During the years of 2008 through 2011, coffee-producing countries in Central America and the Caribbean took a hard hit from an outbreak of Coffee leaf rust (CLR). CLR causes the leaves of coffee plants to fall off, reduces quality of beans, and makes the crop more susceptible to other diseases.
What led to the outbreak of CLR? An increase in humidity, due to climate change, has been cited by some scientists. These same researchers have expressed fear that the 3-year stint of CLR is merely the harbinger of a Coffee-Apocalypse. However, there are a number of reasons to question that claim. First, the IPCC temperature projections have consistently overestimated the observed temperature data. Second, many claims of the adverse effects of ‘climate change’ on agriculture have been debunked by consistent increases in agricultural productivity. Third, there are well-supported arguments for the benefits of CO2 on the production of various crops.

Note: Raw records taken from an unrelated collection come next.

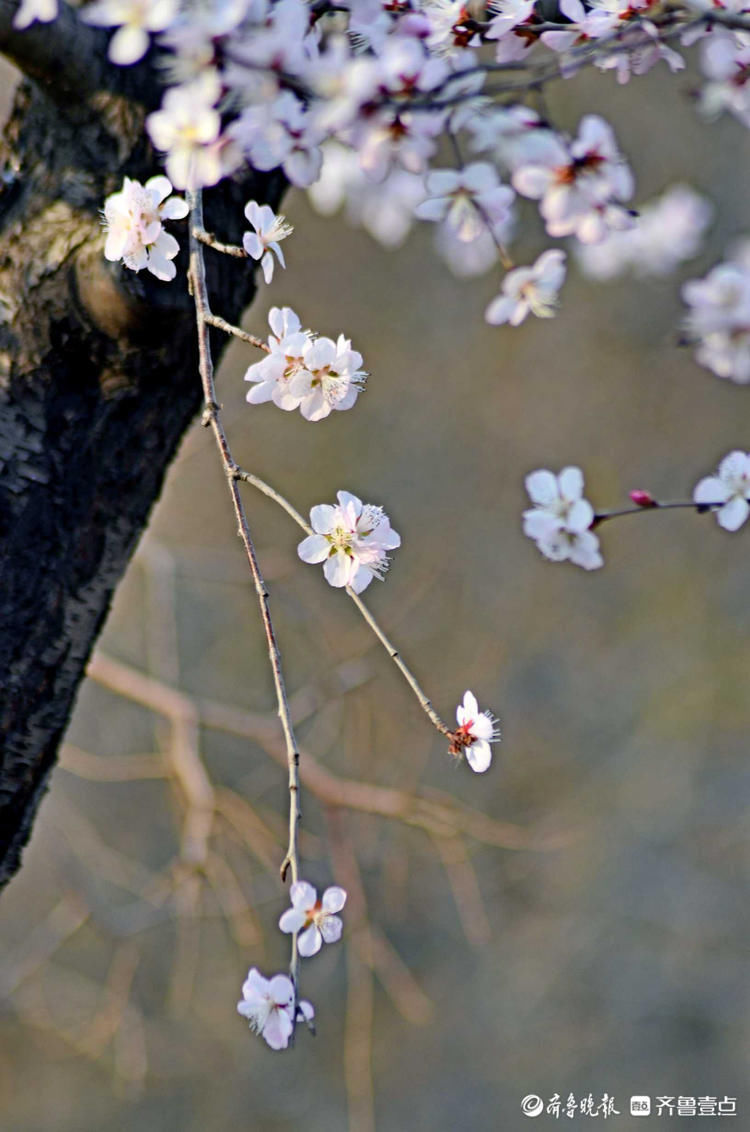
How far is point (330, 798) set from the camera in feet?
5.39

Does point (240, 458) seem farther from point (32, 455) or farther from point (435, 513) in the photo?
point (32, 455)

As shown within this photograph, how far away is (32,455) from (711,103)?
561 mm

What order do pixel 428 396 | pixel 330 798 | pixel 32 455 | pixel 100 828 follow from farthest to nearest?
pixel 428 396 → pixel 100 828 → pixel 330 798 → pixel 32 455

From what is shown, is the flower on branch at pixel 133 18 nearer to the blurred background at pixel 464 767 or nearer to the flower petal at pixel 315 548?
the flower petal at pixel 315 548

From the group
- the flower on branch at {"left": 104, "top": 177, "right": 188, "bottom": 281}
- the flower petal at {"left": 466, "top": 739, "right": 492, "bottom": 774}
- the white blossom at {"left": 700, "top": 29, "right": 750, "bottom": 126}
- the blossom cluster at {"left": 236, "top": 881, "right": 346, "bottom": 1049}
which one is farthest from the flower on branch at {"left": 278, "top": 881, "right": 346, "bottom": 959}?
the white blossom at {"left": 700, "top": 29, "right": 750, "bottom": 126}

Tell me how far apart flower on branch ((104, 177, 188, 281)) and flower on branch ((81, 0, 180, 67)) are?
0.13 m

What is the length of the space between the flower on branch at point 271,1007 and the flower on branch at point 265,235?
419 millimetres

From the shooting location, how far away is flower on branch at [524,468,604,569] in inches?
27.3

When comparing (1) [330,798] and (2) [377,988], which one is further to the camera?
(2) [377,988]

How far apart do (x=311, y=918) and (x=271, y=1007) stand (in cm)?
7

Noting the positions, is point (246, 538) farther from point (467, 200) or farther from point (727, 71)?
point (727, 71)

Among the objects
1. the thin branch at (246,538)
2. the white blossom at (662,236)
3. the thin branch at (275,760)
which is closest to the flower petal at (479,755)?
the thin branch at (246,538)

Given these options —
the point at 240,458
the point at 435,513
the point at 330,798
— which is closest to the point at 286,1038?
the point at 330,798

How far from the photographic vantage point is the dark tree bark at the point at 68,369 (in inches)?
26.6
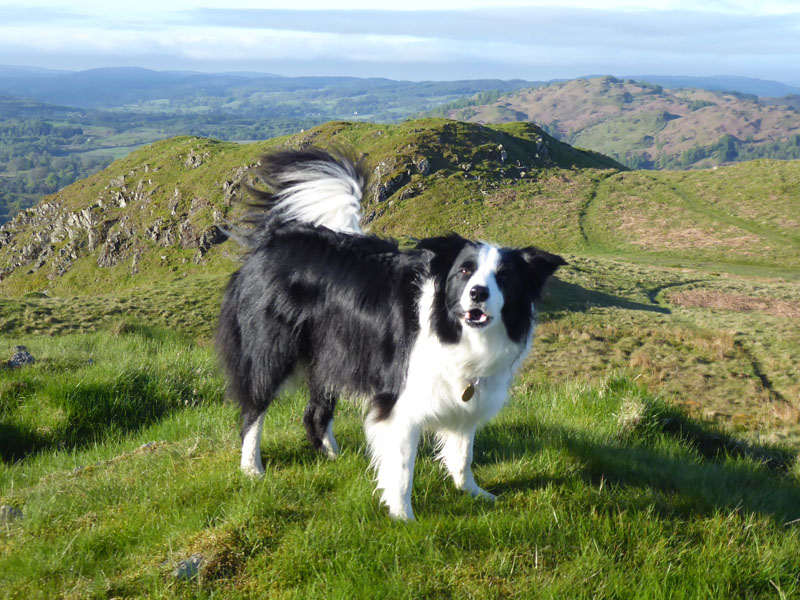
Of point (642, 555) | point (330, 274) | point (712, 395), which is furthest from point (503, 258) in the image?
point (712, 395)

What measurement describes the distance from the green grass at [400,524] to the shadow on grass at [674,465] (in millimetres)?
20

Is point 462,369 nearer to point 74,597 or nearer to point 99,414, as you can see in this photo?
point 74,597

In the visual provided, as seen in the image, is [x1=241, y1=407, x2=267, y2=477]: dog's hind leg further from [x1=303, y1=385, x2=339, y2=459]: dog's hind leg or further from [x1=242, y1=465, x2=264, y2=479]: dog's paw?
[x1=303, y1=385, x2=339, y2=459]: dog's hind leg

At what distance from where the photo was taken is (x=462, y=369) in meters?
4.16

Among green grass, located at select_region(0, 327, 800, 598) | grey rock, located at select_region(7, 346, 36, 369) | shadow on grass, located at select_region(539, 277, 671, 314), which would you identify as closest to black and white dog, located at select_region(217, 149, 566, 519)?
green grass, located at select_region(0, 327, 800, 598)

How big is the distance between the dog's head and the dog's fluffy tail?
1657 millimetres

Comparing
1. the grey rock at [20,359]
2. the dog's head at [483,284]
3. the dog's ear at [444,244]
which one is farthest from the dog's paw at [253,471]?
the grey rock at [20,359]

As the climate-coffee alarmism has heated up, a group of researchers from the University of Exeter sought to clear the air. They declared: “We find no evidence for an overall trend in disease risk in coffee-growing regions of Colombia from 1990 to 2015, therefore, while weather conditions were more conducive to disease outbreaks from 2008 to 2011, we reject the climate change hypothesis.”
In summary, we need to filter the cause-and-effect claims that inundate our senses through a lens that values sound research practices, rather than dubious temperature projections. So, put on a pot of coffee and take a deep breath. If Starbucks begins to burn a larger hole in our back pocket, we can be fairly confident that the climate has nothing to do with it.